Remote working situation, less cash & high digital customer activity presented new avenues of risk in financial crime & compliance. 4 billion in 2018, double $ 8 billion in 2019, the Anti-Money Laundering (AML) & Sanctions fines reached 9 billion in 2020. With ever changing regulations, customer behavior & new threats what can we expect in 2021?

Traditional Approach is Failing to Provide Diverse Coverage

Despite of enormous focus people smuggling, human trafficking and arms smuggling, and drug trafficking continue to be growing world problem. Let us discuss some key factors on why traditional approach has not been adequate to meet desirable regulatory coverage.

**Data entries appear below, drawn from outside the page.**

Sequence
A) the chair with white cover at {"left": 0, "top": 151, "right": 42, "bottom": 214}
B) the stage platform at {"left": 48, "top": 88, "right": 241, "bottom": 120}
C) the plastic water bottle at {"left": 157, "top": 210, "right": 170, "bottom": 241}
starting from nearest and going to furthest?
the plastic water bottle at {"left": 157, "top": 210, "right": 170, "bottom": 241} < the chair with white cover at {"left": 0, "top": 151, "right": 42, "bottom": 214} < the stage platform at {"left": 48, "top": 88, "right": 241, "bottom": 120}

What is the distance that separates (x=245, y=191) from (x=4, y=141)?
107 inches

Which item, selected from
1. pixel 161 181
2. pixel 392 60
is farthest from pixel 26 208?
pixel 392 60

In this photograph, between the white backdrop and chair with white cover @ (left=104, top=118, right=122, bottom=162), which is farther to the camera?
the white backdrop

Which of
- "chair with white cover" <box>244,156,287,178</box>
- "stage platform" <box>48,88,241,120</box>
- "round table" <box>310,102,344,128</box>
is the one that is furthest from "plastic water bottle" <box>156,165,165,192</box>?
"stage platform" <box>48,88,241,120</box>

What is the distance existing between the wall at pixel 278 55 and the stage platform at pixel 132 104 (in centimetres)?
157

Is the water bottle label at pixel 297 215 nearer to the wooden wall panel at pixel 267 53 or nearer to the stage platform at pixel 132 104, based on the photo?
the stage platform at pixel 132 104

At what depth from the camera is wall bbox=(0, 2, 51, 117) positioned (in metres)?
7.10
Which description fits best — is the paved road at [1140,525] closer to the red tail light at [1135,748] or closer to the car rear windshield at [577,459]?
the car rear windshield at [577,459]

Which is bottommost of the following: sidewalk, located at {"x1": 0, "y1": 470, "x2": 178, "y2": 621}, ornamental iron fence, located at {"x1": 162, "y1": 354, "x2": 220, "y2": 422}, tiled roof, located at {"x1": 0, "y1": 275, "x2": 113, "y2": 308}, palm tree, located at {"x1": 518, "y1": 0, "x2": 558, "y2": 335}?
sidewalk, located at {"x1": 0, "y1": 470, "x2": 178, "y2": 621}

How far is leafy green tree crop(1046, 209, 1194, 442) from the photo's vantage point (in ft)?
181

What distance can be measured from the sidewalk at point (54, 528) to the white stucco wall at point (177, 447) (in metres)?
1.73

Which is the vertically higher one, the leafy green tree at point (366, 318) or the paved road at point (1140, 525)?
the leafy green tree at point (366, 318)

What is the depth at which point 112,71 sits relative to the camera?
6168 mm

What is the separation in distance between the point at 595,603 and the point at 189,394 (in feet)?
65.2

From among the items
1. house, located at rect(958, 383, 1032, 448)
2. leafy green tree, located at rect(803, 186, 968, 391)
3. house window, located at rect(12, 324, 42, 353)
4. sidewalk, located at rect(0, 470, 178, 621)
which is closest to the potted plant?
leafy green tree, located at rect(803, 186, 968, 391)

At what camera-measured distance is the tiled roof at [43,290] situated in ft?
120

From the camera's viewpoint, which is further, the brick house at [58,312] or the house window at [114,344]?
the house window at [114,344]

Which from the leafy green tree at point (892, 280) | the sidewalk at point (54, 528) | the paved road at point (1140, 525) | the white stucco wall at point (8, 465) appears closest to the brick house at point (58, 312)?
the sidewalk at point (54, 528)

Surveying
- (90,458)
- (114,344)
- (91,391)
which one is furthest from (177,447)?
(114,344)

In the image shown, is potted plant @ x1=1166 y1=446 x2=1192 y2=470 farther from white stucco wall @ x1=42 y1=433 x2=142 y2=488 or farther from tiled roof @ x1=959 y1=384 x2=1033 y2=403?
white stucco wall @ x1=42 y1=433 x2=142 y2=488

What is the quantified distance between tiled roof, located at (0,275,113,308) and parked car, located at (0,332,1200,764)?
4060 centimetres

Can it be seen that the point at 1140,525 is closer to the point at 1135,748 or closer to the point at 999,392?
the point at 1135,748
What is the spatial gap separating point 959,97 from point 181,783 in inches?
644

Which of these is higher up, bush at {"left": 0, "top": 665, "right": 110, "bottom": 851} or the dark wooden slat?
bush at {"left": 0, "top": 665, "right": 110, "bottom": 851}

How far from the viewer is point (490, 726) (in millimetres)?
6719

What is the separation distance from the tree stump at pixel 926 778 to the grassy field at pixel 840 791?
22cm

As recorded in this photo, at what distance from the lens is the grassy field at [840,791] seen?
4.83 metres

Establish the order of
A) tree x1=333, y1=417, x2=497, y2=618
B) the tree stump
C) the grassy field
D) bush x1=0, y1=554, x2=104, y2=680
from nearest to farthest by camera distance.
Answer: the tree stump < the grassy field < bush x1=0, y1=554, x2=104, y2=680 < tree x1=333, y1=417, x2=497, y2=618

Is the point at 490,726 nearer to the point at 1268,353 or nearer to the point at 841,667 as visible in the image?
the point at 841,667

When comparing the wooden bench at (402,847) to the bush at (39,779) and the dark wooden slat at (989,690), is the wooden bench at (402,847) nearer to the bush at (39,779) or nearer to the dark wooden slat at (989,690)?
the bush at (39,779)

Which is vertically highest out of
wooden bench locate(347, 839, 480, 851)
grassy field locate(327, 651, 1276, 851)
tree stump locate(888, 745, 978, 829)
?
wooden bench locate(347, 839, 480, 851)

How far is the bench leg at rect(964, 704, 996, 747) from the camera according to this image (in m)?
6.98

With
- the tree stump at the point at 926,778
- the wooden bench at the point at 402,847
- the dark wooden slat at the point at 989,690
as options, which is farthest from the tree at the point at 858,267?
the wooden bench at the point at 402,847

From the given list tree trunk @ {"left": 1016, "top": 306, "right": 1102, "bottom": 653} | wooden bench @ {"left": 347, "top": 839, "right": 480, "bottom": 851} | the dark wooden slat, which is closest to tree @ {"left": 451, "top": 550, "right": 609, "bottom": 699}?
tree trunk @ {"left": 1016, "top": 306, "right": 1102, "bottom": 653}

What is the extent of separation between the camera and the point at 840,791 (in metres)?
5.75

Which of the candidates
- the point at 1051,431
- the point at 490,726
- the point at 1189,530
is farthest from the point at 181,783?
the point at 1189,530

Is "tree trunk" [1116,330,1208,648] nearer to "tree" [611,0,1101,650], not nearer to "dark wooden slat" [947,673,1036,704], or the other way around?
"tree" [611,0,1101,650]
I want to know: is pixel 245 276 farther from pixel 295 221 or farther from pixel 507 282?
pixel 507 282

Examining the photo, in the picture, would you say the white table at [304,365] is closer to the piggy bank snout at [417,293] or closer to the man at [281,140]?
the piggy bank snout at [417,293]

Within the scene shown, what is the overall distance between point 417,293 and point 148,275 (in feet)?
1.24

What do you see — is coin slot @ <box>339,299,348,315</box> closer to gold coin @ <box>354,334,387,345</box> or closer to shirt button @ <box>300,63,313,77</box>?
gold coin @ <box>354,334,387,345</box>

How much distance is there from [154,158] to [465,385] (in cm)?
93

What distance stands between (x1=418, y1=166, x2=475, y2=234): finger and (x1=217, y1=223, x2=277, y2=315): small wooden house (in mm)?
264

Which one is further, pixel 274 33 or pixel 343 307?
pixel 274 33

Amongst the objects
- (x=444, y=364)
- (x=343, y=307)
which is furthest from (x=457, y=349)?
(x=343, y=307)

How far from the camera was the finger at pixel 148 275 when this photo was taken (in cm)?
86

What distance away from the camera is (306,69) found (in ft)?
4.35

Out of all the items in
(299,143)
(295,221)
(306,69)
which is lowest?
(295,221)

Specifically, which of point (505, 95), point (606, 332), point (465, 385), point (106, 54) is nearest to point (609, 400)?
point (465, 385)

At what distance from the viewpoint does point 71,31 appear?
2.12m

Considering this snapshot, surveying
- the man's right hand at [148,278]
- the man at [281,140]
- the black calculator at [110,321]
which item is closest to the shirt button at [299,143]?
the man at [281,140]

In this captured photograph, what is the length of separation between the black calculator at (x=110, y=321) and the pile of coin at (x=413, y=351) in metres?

  1. Complex Entity Profiles: Financial institutions are dealing with variety of innovative products & services (e.g. FinTech) to meet new financial services demands. Additionally, globalization has created a network of customers, external parties & companies across various jurisdictions. These jurisdictions have different Know Your Customer & data gathering requirements therefore, does not provide similar and comprehensive information of all involved parties. Sometimes the sheer amount of adverse media online makes it impossible to process and structure all the risk-relevant data. Filtering this negative news can help wade through the controversies Enhance Due Diligence (EDD) presents. Network of off-shore companies in tax havens with very little information. Possibility of a Politically Exposed Person (PEP), their family members or known associates enhances complexity. Overall, correlation of high-risk jurisdictions, adverse media, PEP, sanctions list, off-shore companies with local Client Due Diligence (CDD) requirements does not provide much needed entity holistic view. Overall, traditional approach is not efficient in deriving holistic entity view from involved complex parties.
  2. Unable to Monitor Complex Highly Organized Criminal Networks: Traditional “rules-based” systems are limited in terms of the kind of information leveraged, covered red-flags and extend of monitoring coverage it can provide. The coverage a tradition approach can provide is fairly known therefore, criminal networks have figured out a way to “hack” the system. Most importantly, criminals can exploit the complex nature of financial systems to serve their illicit businesses such as human trafficking, drug trafficking or arms smuggling. Let us examine key complex red-flags pertaining to different organized crimes.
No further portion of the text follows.